Eine Schauspielerin tritt auf die Bühne und in einer Art Lecture Performance erzählt sie in allen Details, was in dem Daesch-Video zu sehen sein wird. Unterbrochen wird dies durch eine zweite Lecture Performance einer Schauspielerin, die im Publikum sitzt und von verschiedenen Situationen erzählt, sowohl im öffentlichen als auch im Theaterraum, in denen schreckliche Szenen gezeigt oder eben gerade nicht gezeigt wurden. So zum Beispiel öffentliche Hinrichtungen, Theaterstücke oder die Aufführung der Passionsspiele. Am Ende dieser Performance muss sich der*die Zuschauer*in also entscheiden – bleibe ich oder gehe ich?

 
In dem Moment, als ich den Raum verlassen habe, schossen mir tausend Fragen durch den Kopf. Wird das Video tatsächlich gezeigt? Und wenn ja, ist es wirklich genau so, wie es beschrieben wurde? Warum wollen sich diejenigen, die sitzen geblieben sind, das Video anschauen? Findet man es immer noch zur freien Verfügung im Netz? (Dazu muss ich sagen, dass ich gerade kurz versucht habe, es zu googlen, aber gleichzeitig sogar Angst hatte, dass der BND meine Internetaktivitäten überwachen und mich vielleicht irgendwann mit islamistischem Terror in Verbindung bringen könnte und es deswegen lieber gelassen habe. Paranoid oder begründete Bedenken?)

 Warum schauen sich Menschen solche Videos an? Es gibt viele Gründe hierfür. Voyeurismus ist einer davon. Die Neugier, etwas Unbekanntes zu sehen, was man sich selbst schon vorgestellt hat. Vielleicht ist es aber auch der Wille, der Realität ins Gesicht zu blicken. Diese Dinge passieren und vielleicht ist es ja sogar gerade schlimmer, wenn wir wegschauen, anstatt es direkt anzusehen. Vielleicht müssen manche Menschen es ja auch sehen, um es erst glauben zu können.

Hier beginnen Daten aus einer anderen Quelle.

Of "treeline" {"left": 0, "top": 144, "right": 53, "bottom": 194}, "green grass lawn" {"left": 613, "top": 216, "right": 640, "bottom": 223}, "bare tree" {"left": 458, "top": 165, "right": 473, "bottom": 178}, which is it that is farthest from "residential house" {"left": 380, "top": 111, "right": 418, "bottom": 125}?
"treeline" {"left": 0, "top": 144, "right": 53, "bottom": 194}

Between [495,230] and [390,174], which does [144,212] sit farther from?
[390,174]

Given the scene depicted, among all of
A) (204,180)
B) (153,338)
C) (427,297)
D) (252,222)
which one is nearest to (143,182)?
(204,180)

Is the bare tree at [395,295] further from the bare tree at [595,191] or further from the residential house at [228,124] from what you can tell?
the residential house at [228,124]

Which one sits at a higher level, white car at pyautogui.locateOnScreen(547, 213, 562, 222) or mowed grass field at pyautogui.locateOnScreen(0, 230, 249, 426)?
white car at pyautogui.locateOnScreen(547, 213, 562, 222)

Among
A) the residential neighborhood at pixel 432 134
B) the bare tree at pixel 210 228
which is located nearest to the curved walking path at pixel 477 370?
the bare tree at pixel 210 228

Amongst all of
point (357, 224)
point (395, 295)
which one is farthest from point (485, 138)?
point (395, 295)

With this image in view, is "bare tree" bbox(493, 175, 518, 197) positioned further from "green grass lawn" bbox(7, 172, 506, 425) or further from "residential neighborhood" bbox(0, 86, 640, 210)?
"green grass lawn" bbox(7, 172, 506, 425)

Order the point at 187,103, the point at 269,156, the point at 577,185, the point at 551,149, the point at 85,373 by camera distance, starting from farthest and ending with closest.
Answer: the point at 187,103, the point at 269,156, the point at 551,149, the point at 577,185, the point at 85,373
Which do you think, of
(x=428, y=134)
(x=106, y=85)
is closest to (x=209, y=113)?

Auf der anderen Seite besteht immer die Gefahr der Abstumpfung. Was teilweise in internationalen Medien als „Fotojournalismus“ bezeichnet wird, würde hier in Deutschland wirken, als käme es direkt aus einem Splattermovie. Und das Fatale daran ist meiner Meinung nach nicht einmal, diese Bilder zu sehen, sondern sie irgendwann für normal zu halten.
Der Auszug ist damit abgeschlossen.